Houston tops a list it doesn't want to be on

I found an interesting article in the Houston Chronicle. It's titled:

"Study: Houston leads in homicides by black youths"

Allan Turner writes a good article citing a study done by James Fox and Marc Swatt. Their study puts Houston at the top of the list of homicides by young black youths. Mostly the victims are also black youths.

Focusing on the period between 2000-01 and 2006-07, the study found Houston at the top of a list of 28 U.S. cities, with a 139 percent increase in the number of young African-Americans suspected in killings.

In 2006-07, 129 young black men were murdered in the city, up from 42 in 2000-01.

This is a touchy subject due to the politically correct status quo we live in. So, to avoid controversy, what do these academics suggest is the reason?

Fox and his associate, criminologist Marc Swatt, argued in the report that the increases occurred as the federal government cut support for community policing and intervention programs put in place to combat a rise in gang violence in the 1990s.

Okay, we've got the federal government to blame.

"Kids can't wait, and crime doesn't wait," Fox said. "There is a significant need here — a large group of kids with inadequate, inferior education and a ready access to guns. A teenager with a gun in his hand is a dangerous individual."

Okay, kids and guns don't mix. Never mind that millions of kids (like me and my brother) were raised around guns but were taught about responsibility and consequences at an early age by our father.

Of course Quanell has to weigh in since he is the Chronicle's duly appointed community activist.

Houston community activist Quanell X called the study a "blanket indictment of the city and government officials in the city and a greater indictment of ministers and political leaders of the African-American community."

Isn't he considered a 'leader in the African-American community?' Then this is an indictment of him too.

Shape Community Center's Deloyd Parker questioned the way the study was conducted. "When they say 'offender,' does that mean someone who's charged with a crime or been convicted?" he said. "Sometimes even being convicted doesn't mean you're actually guilty."

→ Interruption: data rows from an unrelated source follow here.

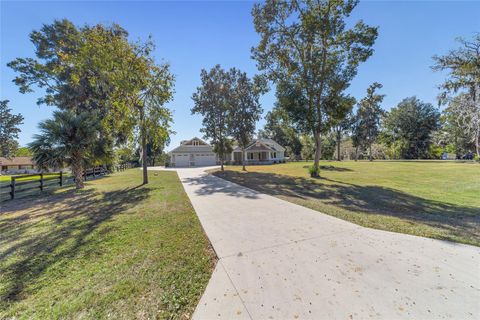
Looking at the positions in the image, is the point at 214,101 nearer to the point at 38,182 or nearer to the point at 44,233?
the point at 38,182

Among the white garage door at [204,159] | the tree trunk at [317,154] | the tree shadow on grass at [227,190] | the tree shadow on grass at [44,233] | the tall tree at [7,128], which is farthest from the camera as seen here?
the white garage door at [204,159]

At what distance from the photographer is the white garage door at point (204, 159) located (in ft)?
115

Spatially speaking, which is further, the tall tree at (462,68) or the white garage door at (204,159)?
the white garage door at (204,159)

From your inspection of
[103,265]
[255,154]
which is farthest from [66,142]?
[255,154]

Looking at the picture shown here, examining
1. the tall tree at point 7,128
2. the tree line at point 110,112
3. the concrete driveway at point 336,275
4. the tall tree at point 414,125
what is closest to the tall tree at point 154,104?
the tree line at point 110,112

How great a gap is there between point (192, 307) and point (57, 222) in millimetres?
6016

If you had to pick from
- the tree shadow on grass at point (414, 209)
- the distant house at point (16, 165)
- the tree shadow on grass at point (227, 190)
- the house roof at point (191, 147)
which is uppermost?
the house roof at point (191, 147)

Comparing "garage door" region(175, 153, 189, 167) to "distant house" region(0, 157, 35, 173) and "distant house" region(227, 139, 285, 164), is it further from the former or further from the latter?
"distant house" region(0, 157, 35, 173)

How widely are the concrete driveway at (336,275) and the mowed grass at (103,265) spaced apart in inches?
18.2

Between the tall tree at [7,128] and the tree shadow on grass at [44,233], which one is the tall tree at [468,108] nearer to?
the tree shadow on grass at [44,233]

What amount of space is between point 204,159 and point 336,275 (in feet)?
112

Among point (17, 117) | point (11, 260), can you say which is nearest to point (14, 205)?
point (11, 260)

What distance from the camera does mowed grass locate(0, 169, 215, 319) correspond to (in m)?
2.37

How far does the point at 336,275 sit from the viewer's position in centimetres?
281
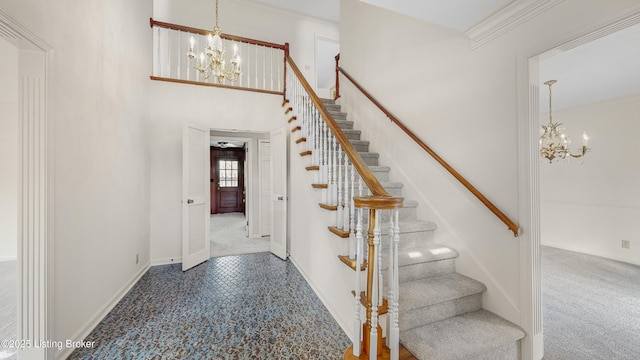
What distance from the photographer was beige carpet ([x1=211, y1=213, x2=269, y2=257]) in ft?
13.9

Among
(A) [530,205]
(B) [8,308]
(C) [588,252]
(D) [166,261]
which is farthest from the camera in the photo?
(C) [588,252]

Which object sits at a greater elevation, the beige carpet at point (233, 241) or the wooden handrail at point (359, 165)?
the wooden handrail at point (359, 165)

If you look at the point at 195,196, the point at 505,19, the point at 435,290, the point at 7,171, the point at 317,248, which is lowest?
the point at 435,290

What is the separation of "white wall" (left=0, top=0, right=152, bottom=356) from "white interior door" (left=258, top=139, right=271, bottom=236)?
7.58 ft

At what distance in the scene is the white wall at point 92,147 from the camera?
168cm

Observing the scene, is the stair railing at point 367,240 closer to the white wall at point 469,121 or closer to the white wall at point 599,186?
the white wall at point 469,121

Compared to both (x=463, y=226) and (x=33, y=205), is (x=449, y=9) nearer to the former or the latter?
(x=463, y=226)

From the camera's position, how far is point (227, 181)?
9188 mm

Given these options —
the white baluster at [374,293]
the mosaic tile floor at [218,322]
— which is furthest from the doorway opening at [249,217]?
the white baluster at [374,293]

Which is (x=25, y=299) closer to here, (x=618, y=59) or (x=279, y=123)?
(x=279, y=123)

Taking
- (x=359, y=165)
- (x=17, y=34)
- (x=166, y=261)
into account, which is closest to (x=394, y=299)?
(x=359, y=165)

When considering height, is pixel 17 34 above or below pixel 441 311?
above

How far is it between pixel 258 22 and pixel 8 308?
5531 mm

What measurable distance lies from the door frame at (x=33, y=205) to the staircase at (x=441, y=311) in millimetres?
2359
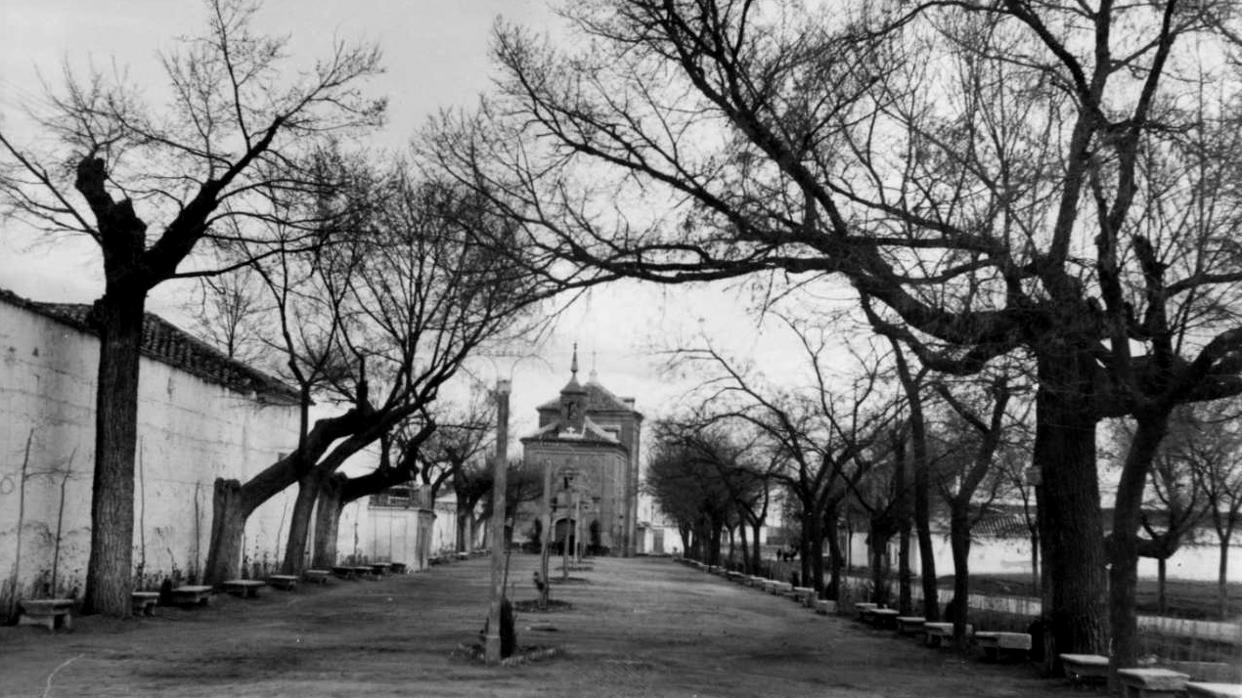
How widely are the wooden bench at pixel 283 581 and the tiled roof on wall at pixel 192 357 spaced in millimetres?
4552

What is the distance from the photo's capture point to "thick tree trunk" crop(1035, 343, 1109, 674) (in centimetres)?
1617

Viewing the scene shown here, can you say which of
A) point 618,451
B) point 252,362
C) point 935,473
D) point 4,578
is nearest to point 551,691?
point 4,578

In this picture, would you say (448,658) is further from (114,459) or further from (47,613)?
(114,459)

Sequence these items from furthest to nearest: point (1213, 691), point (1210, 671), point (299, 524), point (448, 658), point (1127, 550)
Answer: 1. point (299, 524)
2. point (1210, 671)
3. point (448, 658)
4. point (1127, 550)
5. point (1213, 691)

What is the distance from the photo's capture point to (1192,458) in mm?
30578

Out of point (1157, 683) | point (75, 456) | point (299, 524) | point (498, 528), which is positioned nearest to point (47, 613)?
point (75, 456)

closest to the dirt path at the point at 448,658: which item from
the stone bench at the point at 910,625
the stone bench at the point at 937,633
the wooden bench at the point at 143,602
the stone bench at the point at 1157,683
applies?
the stone bench at the point at 937,633

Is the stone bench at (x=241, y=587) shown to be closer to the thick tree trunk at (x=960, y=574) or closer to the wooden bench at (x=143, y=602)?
the wooden bench at (x=143, y=602)

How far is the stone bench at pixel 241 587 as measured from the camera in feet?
89.2

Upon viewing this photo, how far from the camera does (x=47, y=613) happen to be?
17.5 meters

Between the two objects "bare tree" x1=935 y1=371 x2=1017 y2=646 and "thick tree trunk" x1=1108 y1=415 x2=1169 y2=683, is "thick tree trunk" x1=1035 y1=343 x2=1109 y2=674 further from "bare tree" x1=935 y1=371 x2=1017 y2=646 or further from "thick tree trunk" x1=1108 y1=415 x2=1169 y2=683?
"thick tree trunk" x1=1108 y1=415 x2=1169 y2=683

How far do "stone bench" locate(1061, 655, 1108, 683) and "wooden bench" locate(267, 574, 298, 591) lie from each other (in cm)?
2027

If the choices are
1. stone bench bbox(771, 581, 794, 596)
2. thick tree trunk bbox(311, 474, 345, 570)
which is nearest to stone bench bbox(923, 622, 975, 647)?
stone bench bbox(771, 581, 794, 596)

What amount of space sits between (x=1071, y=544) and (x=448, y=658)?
7789 mm
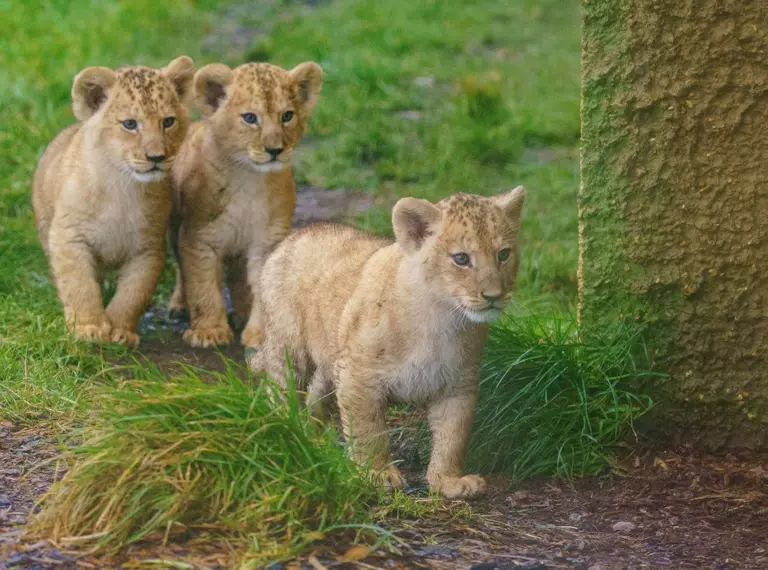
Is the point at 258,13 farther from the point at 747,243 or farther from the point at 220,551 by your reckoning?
the point at 220,551

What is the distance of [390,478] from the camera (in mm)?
5340

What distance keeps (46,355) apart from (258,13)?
341 inches

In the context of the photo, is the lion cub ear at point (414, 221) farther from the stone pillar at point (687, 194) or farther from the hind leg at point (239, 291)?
the hind leg at point (239, 291)

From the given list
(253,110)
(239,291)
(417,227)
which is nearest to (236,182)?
(253,110)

Of course we have the 'ostrich' response!

I wish I could find the young black woman I met two years ago in southwest Houston. She works hard trying to raise her two young boys whose father left them. Her oldest son was on probation and her youngest son had just been arrested for auto theft. Who did she blame? She was upset at her son, not the police. Ask her. She could shed some light on this problem. We talked for over an hour about absentee fathers, lack of positive role models, the glorification of the 'gangsta' lifestyle by rap music, and the lack of personal responsibility. This extraordinary woman could answer this problem better than academia. I wonder how Houston will wear this scarlet letter!